Righteous in Our Warm Beds

**Disclaimer: This piece was written pre-deconstruction of religious beliefs and faith system. Many of these beliefs inform the sentiments of the writing and are not in alignment with my values. As this is a part of my journey and an extensive blog over years, I have chosen not to remove a majority of my posts written on faith. Please as a reader, take this into consideration and take what works for you, leave what does not. I also apologize for any harm my words from this past perspective may cause to any readers.**

I'm curled up in my bed, down comforter layered with a fleece blanket and another knit one on top. I have a wool one wrapped around my shoulders. After complaining a little, as is my good American right and duty, our landlord visited the attic to discover no insulation in our 1950's house. The basement where my roommate sleeps is warmer than my room!

A few weeks ago I caved and bought a space heater.

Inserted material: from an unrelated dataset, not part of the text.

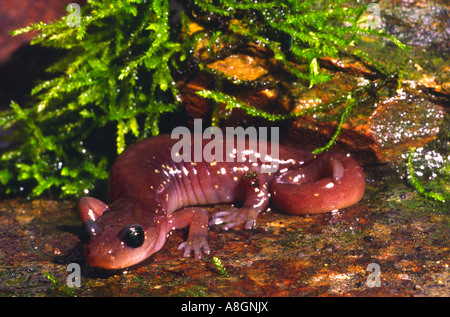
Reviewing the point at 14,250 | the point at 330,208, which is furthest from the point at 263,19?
the point at 14,250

One that has a timer setting so I can schedule it to heat up my room a bit in the morning before my alarm. $30 for a wee baby space heater!

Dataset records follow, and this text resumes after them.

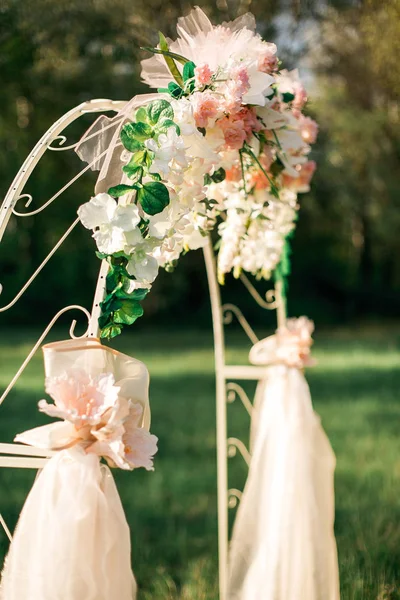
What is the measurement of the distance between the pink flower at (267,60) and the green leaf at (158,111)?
0.43 m

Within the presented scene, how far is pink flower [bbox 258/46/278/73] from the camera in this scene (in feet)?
7.66

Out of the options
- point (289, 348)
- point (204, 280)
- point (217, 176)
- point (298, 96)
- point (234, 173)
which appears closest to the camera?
point (217, 176)

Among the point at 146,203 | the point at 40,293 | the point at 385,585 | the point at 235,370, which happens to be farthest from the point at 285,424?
the point at 40,293

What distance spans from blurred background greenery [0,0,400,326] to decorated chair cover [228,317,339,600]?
2721mm

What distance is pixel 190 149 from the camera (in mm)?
2162

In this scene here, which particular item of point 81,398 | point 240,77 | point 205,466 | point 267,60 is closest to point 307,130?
point 267,60

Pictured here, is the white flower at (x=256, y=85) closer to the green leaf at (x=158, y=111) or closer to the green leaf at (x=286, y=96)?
the green leaf at (x=158, y=111)

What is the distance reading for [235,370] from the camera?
3.71 metres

At work, we're gearing up for our partner churches to help pack and give away wool blankets with toiletries, and a few warm items wrapped up in the middle to homeless people. We call these, Homeless Care Kits. 

It was quite sobering when nearly a year ago I started working for this amazing organization. I learned about things I'd been pleasantly ignorant to before: one being the pain of homelessness. But I'd also never truly paid due attention to the way God's love was meant to intersect that pain, just as it does all others. I spent the first few weeks at this job, learning about what the bible says about how we ought show compassion to all, and especially the "the least of these," as Jesus called them.

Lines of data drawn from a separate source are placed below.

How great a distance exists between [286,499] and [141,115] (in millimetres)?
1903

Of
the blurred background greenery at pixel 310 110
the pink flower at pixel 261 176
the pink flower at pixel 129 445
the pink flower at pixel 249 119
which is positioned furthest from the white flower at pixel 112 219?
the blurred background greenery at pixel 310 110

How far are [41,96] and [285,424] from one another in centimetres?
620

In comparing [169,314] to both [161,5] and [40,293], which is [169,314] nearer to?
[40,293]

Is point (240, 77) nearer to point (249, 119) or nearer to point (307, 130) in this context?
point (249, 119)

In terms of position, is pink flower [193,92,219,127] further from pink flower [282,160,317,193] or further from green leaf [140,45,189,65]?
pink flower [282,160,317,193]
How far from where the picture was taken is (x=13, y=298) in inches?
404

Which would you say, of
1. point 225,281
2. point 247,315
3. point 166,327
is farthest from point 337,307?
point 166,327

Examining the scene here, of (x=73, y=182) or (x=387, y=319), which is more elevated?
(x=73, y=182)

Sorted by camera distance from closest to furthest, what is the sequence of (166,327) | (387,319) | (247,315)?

The most startling realization was in Matthew 25. Here He tells us that if we do not do these things, we have ignored Him; we have not fed, clothed, or quenched the thirst of our Savior. This passage couldn't be more clear, I dare someone to try and water it down (though not really, if you read it that way, keep it to yourself) and yet we have so many other concepts in the bible we'd rather hang our hat on. Jesus clearly laid out, both in word and by example what compassion looked like. 

Compassion doesn't resemble judgment. Nor does it resemble fear for our supposed safety. It does however get referred to here as an act of the righteous - biblically meaning those who are in right standing with the requirements of God. That means Jesus was saying, this is part of what it means to be in right standing of me. 

The beauty and the tension is that it still needs to be done from the heart. Serving and giving needs to be done out of love. Jesus isn't saying it's the righteous who do this because He wants us to fall in-line out of obligation. See, in the Old Testament, based on our standing with God being measured by the old Law, we would've had to do things to earn that standing. Flash forward to Jesus telling us this, it was shortly before His atoning death where mere acceptance of His sacrifice is now the mark of our righteousness in God's eyes. That righteousness should then inform our actions, compelling us to show compassion to the ones that society rejects and overlooks, this by love not penance.
We're too busy trying to battle the worries of the world with our own might, slapping the label of 'Good Christendom' on it, in spite of the very contradictory nature that Christ himself lays out toward such Pharisaical ways.
I can't say I've mastered it, and I can't say I'm void of my own blind spots, but I do think this generation is in need of a reality check with what Christ called us to. Since my heart came alive to Jesus' sacrifice, I've never been able to see it as anything other than an act of love. Love was defined to the fullest in those hours.
Kind of makes one question, what are we living and dying for? And is it what we've been called to?